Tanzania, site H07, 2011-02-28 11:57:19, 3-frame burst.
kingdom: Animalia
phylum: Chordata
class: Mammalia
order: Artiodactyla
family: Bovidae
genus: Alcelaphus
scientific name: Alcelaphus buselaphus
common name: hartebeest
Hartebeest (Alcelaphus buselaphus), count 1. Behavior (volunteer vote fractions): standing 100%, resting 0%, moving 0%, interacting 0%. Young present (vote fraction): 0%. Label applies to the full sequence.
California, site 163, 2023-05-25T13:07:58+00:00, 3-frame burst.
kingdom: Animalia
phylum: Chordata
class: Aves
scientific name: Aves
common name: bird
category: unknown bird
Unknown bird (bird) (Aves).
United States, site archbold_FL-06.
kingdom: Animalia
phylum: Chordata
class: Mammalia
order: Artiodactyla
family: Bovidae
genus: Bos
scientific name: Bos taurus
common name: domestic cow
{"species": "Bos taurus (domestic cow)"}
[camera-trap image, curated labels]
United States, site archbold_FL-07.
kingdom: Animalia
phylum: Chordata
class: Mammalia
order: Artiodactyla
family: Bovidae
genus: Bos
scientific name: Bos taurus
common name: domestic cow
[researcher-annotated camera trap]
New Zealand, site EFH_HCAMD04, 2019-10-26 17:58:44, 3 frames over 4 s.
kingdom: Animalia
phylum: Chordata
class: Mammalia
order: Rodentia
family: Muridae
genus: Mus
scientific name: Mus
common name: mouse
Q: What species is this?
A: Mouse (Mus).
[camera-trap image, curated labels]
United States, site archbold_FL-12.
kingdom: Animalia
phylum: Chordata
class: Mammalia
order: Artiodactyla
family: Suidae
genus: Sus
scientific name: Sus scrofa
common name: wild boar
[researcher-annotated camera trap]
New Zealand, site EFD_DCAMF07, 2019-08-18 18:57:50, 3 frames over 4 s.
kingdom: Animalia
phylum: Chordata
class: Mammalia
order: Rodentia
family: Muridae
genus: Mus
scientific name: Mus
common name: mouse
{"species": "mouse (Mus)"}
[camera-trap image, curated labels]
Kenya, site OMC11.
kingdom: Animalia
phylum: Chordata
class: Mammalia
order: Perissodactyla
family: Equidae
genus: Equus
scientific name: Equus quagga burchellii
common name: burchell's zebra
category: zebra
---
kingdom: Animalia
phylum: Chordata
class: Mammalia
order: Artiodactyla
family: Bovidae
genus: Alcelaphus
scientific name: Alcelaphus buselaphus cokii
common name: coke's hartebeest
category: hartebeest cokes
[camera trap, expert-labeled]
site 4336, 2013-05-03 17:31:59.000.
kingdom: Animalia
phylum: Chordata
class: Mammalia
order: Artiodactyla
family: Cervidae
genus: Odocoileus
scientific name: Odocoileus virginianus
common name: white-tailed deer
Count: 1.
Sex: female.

Instructions to follow:
Return the full listing exactly as written.

Result:
Tanzania, site H07, 2011-02-28 11:57:19, 3-frame burst.
kingdom: Animalia
phylum: Chordata
class: Mammalia
order: Artiodactyla
family: Bovidae
genus: Alcelaphus
scientific name: Alcelaphus buselaphus
common name: hartebeest
Hartebeest (Alcelaphus buselaphus), count 1. Behavior (volunteer vote fractions): standing 100%, resting 0%, moving 0%, interacting 0%. Young present (vote fraction): 0%. Label applies to the full sequence.
California, site 163, 2023-05-25T13:07:58+00:00, 3-frame burst.
kingdom: Animalia
phylum: Chordata
class: Aves
scientific name: Aves
common name: bird
category: unknown bird
Unknown bird (bird) (Aves).
United States, site archbold_FL-06.
kingdom: Animalia
phylum: Chordata
class: Mammalia
order: Artiodactyla
family: Bovidae
genus: Bos
scientific name: Bos taurus
common name: domestic cow
{"species": "Bos taurus (domestic cow)"}
[camera-trap image, curated labels]
United States, site archbold_FL-07.
kingdom: Animalia
phylum: Chordata
class: Mammalia
order: Artiodactyla
family: Bovidae
genus: Bos
scientific name: Bos taurus
common name: domestic cow
[researcher-annotated camera trap]
New Zealand, site EFH_HCAMD04, 2019-10-26 17:58:44, 3 frames over 4 s.
kingdom: Animalia
phylum: Chordata
class: Mammalia
order: Rodentia
family: Muridae
genus: Mus
scientific name: Mus
common name: mouse
Q: What species is this?
A: Mouse (Mus).
[camera-trap image, curated labels]
United States, site archbold_FL-12.
kingdom: Animalia
phylum: Chordata
class: Mammalia
order: Artiodactyla
family: Suidae
genus: Sus
scientific name: Sus scrofa
common name: wild boar
[researcher-annotated camera trap]
New Zealand, site EFD_DCAMF07, 2019-08-18 18:57:50, 3 frames over 4 s.
kingdom: Animalia
phylum: Chordata
class: Mammalia
order: Rodentia
family: Muridae
genus: Mus
scientific name: Mus
common name: mouse
{"species": "mouse (Mus)"}
[camera-trap image, curated labels]
Kenya, site OMC11.
kingdom: Animalia
phylum: Chordata
class: Mammalia
order: Perissodactyla
family: Equidae
genus: Equus
scientific name: Equus quagga burchellii
common name: burchell's zebra
category: zebra
---
kingdom: Animalia
phylum: Chordata
class: Mammalia
order: Artiodactyla
family: Bovidae
genus: Alcelaphus
scientific name: Alcelaphus buselaphus cokii
common name: coke's hartebeest
category: hartebeest cokes
[camera trap, expert-labeled]
site 4336, 2013-05-03 17:31:59.000.
kingdom: Animalia
phylum: Chordata
class: Mammalia
order: Artiodactyla
family: Cervidae
genus: Odocoileus
scientific name: Odocoileus virginianus
common name: white-tailed deer
Count: 1.
Sex: female.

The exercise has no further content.